*** PASSAGE TO READ

How do I split "abcd efgh" into "abcd" and "efgh"? - bash

This is really self explanatory. I'm working in a bash shell and I'm really new to shell scripting. I've found a lot of information about using tr and sed but all the examples I have found so far are removing delimiters and new lines. I really want to do the opposite of that. I want to be able to separate based on a blank space. I have a string like "abcd efgh" and I need it to be "abcd" "efgh" (all without quotes, just to show groupings).
I'm sure this is much simpler than I'm making it, but I'm very confused.
Updated Question:
I have a column of PIDs that I have put into an array, but each element of the array has both the pids in the column.
Column:
1234
5678
when I print out the entire array, all the different columns have been added so I have all the values, but when I print out a single element of my array I get something like:
1234 5678
which is not what I want.
I need to have an element for 1234 and a separate one for 5678.
This is my code so far:
!/bin/bash
echo "Enter the File Name"
read ips
index=0
IFS=' '
while read myaddr myname; do
myips[$index]="$myaddr"
names[$index]="$myname"
index=$(($index+1))
done < $ips
echo "my IPs are: ${myips[*]}"
echo "the corresponding names are: ${names[*]}"
echo "Total IPs in the file: ${index}"
ind=0
for i in "$myips[#]}"
do
echo $i
pids=( $(jps | awk '{print $1}') )
for pid in "${pids[#]}"; do
echo $pid
done
echo "my PIDs are: ${pids}"
for j in "${pids[#]}"
do
mypids[$ind]="$j"
ind=$(($ind+1))
done
done
echo "${mypids[*]}"
echo "The 3rd PID is: ${mypids[2]}"
SAMPLE OUTPUT:
Total IPs in the file: 6
xxx.xxx.xxx.xxx
5504
1268
1
xxx.xxx.xxx.xxx
5504
4352
1
xxx.xxx.xxx.xxx
5504
4340
1
5504
1268 5504
4352 5504
4340
The 3rd pid is: 5504
4340
I need each pid to be separate, so that each element of the array, is a single pid. So for instance, the line "The 3rd pid is: " needs to look something like
The 3rd pid is: 5504
and the 4th element would be 4340

Try cut:
$ echo "abcd efgh" | cut -d" " -f1
abcd
$ echo "abcd efgh" | cut -d" " -f2
efgh
Alternatively, if at some point you want to do something more complex, do look into awk as well:
$ echo "abcd efgh" | awk '{print $1}'
abcd
$ echo "abcd efgh" | awk '{print $2}'
efgh
To address your updated question:
I have a column of PIDs that I have put into an array, but each element of the array has both the pids in the column.
If you want to load a column of data into an array, you could do something like this:
$ pgrep sshd # example command. Get pid of all sshd processes
795
32046
32225
$ A=(`pgrep sshd`) # store output of command in array A
$ echo ${A[0]} # print first value
795
$ echo ${A[1]} # print second value
32046
To address the example code you posted, the reason for your problem is that you've change $IFS to a space (IFS=' ') which means that your columns which are separated by newlines are no longer being split.

******

WRITTEN EXERCISE 1:
Copy out everything in the entries from the line containing "Is pixel 240" down to the end of the entries, both ends included.

*** STORED DATA

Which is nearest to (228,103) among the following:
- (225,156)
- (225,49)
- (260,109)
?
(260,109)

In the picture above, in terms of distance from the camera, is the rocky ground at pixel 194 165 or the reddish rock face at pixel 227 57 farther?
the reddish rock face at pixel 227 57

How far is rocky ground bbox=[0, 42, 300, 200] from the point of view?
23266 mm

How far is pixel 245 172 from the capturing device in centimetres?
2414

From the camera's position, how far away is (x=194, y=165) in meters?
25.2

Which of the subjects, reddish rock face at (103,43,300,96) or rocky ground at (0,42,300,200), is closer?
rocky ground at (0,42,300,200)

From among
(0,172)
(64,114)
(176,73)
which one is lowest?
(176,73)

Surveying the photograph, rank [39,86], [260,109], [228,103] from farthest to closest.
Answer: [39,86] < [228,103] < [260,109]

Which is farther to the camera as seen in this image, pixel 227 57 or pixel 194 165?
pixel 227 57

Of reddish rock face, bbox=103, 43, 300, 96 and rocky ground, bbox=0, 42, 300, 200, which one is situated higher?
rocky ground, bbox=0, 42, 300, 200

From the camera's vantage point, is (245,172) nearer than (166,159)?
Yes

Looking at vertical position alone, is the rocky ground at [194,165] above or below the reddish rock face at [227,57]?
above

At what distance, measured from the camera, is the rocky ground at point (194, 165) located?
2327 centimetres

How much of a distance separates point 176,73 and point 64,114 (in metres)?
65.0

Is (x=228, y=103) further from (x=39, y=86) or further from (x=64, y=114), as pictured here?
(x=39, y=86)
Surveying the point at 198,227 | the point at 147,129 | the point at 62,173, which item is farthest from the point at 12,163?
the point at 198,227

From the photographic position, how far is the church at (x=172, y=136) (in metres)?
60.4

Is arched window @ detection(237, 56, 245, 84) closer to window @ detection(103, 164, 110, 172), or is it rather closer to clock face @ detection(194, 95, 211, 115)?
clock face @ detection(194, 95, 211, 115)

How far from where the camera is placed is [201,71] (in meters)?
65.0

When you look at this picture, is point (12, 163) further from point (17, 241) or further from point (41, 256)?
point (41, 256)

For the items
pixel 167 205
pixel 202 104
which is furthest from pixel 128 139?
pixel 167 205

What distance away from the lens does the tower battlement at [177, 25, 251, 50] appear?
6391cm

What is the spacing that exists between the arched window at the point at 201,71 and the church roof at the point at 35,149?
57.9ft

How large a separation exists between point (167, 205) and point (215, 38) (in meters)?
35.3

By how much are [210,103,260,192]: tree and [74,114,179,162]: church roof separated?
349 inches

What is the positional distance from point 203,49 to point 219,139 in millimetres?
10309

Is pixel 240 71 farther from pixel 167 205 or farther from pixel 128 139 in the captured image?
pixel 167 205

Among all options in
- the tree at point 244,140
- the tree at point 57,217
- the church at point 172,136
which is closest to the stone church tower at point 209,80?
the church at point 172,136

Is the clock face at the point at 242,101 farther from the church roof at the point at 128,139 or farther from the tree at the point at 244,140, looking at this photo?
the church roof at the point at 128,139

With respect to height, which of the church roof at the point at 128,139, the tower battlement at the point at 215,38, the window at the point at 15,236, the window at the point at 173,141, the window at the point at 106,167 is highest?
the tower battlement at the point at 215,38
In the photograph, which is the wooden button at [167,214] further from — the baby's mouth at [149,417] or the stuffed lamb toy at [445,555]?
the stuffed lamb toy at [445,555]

******

WRITTEN EXERCISE 2:
According to the bash string-splitting thread, what caused the problem in the posted code?

RESPONSE 1:
Is pixel 240 71 farther from pixel 167 205 or farther from pixel 128 139 in the captured image?
pixel 167 205

Among all options in
- the tree at point 244,140
- the tree at point 57,217
- the church at point 172,136
which is closest to the stone church tower at point 209,80?
the church at point 172,136

Is the clock face at the point at 242,101 farther from the church roof at the point at 128,139 or farther from the tree at the point at 244,140, looking at this photo?
the church roof at the point at 128,139

With respect to height, which of the church roof at the point at 128,139, the tower battlement at the point at 215,38, the window at the point at 15,236, the window at the point at 173,141, the window at the point at 106,167 is highest?
the tower battlement at the point at 215,38
In the photograph, which is the wooden button at [167,214] further from — the baby's mouth at [149,417] or the stuffed lamb toy at [445,555]?
the stuffed lamb toy at [445,555]

RESPONSE 2:
Setting $IFS to a space (IFS=' ') meant that columns separated by newlines were no longer being split.